OBJETIVO DO EXERCÍCIO: Transcreva sem alterações, da entrevista sobre a luta dos professores, tudo desde "Os professores não" até "de um País.".

EXCERTO DA FONTE:
<<<<
Os professores não podem assistir, impávidos, aos ataques à sua dignidade e à destruição da escola pública e do ensino de qualidade, pilar fundamental de uma democracia e de um País.

Passa Palavra (PP) – Por que lutam os professores portugueses presentemente, e qual foi a evolução dessa luta nos últimos anos?

Ilídio Trindade (IT) – A luta que os professores travam hoje, de forma tão significativa e tão determinada, justifica-se por um conjunto de razões e de um f090403_profsv1contexto ímpar, agudizado pelo confronto do governo com a classe docente e com a escola pública. A verborreia legislativa tentando dar suporte a uma reforma atabalhoada, autista, com tiques ditatoriais e com objectivos meramente economicistas, feriu os professores na sua dignidade pessoal e profissional, especialmente a partir da introdução de um Estatuto da Carreira Docente idiota, gerador de enormes injustiças e causador de desmotivação. Como profissionais responsáveis e conhecedores da realidade das escolas (muito diferente do conforto dos sofás dos gabinetes da 5 de Outubro), os professores perceberam que mais do que uma reforma com sentido de Estado, se tratava de um conjunto de medidas estrategicamente pensadas que visam unicamente destruir a classe, fracturando-a em duas categorias, como foi o caso bizarro, aberrante e injusto do concurso de titulares, e acabar com o ensino público, como claramente está implícito na introdução do novo modelo de gestão encapotado de pseudo-autonomia.

Se a tudo isto acrescentarmos as dificuldades sentidas nas escolas, mercê da transformação da escola em “armazém”, da desautorização dos professores e do crescente desrespeito, os elevados níveis de indisciplina e violência, as frequentes calúnias dos responsáveis políticos, as ameaças e a grande mentira estrategicamente lançada na opinião pública, passando a ideia de que os professores nunca foram avaliados, temos o rastilho de uma luta que, deparando com o afrontamento autista dos responsáveis do Ministério, tem tendência a intensificar-se.
>>>>
BLOCO DE DADOS:
<<<<
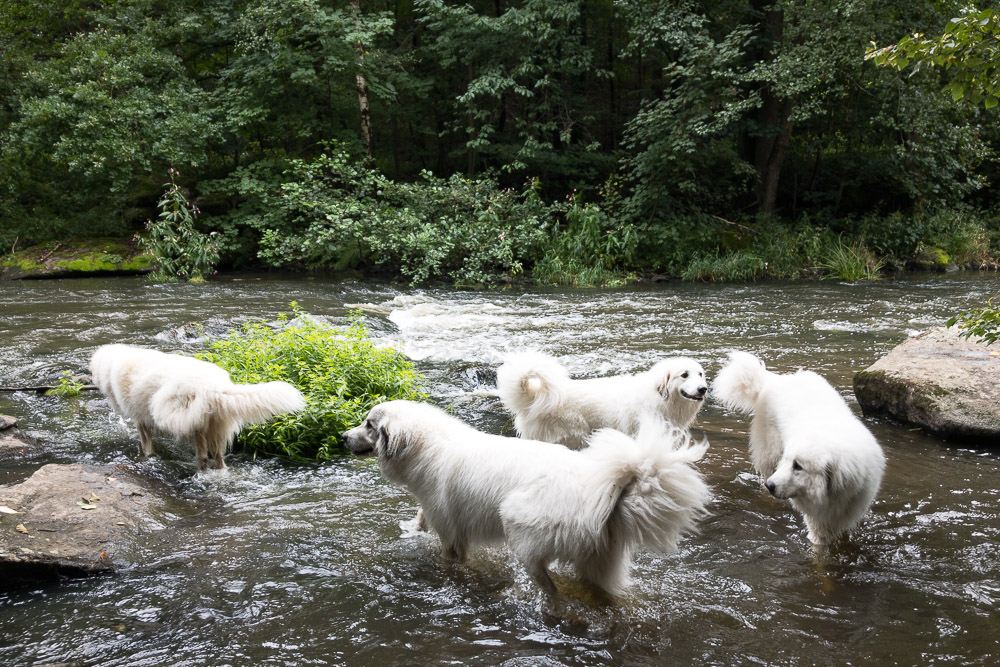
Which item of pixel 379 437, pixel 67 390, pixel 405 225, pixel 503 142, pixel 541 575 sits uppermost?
pixel 503 142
>>>>
RESULTADO DA TAREFA:
Os professores não podem assistir, impávidos, aos ataques à sua dignidade e à destruição da escola pública e do ensino de qualidade, pilar fundamental de uma democracia e de um País.